* [Reading passage]

What you do before December 31, 2025, can be worth more than the same move on January 1, 2026. Talk to your financial advisor about steering you through these tax-avoidance tips.

Financial authors, like me, try to write timely content. That is why you see so many year-end tax tips in December, when tax filing deadlines are quickly approaching. However, that is more of a trick than a treat (belated Halloween pun intended), given that those year-end articles do not give you much time to get things done. That is why I wrote this weirdly out-of-season list of year-end 2025 tax tips: so you have time to take action if there is an opportunity for you.

If you are a high earner in 2025, Congress’ mid-summer law, the One Big Beautiful Bill Act (OBBBA), did two big things for families like yours: First, it raised or extended some deductions and caps for 2025 (for instance, a bigger state and local tax deduction), and second, it changed the math for 2026 and beyond on itemizing and charitable giving (new caps and floors). What you do before December 31, 2025, can be worth more than the same move on January 1, 2026. Talk to your financial advisor about steering you through these tax-avoidance tips.

1) Start with “easy buttons,” but use 2025’s levers

Max your workplace plan now

If you have a 401(k)/403(b), you can contribute up to $23,500 for 2025, plus a $7,500 catch-up if you are 50 or older. Ages 60 to 63 get a supersized catch-up of $11,250 (plan permitting). Those are real tax-rate reducers if you are making traditional pre-tax contributions, and they are hard to replace after New Year’s.

A couple from Williamstown, both partners at professional firms, had been letting payroll deferrals drift. I hard-capped their remaining pay periods so the last checks of the year “auto-swept” to the plan. That single tweak locked in five-figure pre-tax savings and helped them stay under a Medicare IRMAA (income-related monthly adjustment amount) threshold they were about to trip.

Health Savings Account (HSA)

If you are in a high-deductible plan, HSA dollars reduce taxable income, grow tax-deferred, and are tax-free for qualified medical costs.

* [Entries shown]
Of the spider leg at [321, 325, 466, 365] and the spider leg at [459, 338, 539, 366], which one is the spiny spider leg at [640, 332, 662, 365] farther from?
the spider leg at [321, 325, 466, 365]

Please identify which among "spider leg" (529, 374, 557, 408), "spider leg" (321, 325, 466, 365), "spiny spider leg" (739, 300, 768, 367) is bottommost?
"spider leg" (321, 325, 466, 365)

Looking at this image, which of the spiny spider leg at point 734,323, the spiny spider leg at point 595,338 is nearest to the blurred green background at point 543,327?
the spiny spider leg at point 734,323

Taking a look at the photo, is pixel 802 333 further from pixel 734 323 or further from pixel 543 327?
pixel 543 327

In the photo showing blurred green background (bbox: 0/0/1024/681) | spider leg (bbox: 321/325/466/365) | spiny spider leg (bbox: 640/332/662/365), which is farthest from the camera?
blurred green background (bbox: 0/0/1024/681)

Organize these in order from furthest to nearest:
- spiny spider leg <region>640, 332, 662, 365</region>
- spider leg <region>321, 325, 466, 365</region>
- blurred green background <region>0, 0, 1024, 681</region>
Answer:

* [What to do] Copy the part of the year-end tax article starting with "If you have" and going on through "qualified medical costs.". Rely only on the year-end tax article, not the listing.

* [Task result]
If you have a 401(k)/403(b), you can contribute up to $23,500 for 2025, plus a $7,500 catch-up if you are 50 or older. Ages 60 to 63 get a supersized catch-up of $11,250 (plan permitting). Those are real tax-rate reducers if you are making traditional pre-tax contributions, and they are hard to replace after New Year’s.

A couple from Williamstown, both partners at professional firms, had been letting payroll deferrals drift. I hard-capped their remaining pay periods so the last checks of the year “auto-swept” to the plan. That single tweak locked in five-figure pre-tax savings and helped them stay under a Medicare IRMAA (income-related monthly adjustment amount) threshold they were about to trip.

Health Savings Account (HSA)

If you are in a high-deductible plan, HSA dollars reduce taxable income, grow tax-deferred, and are tax-free for qualified medical costs.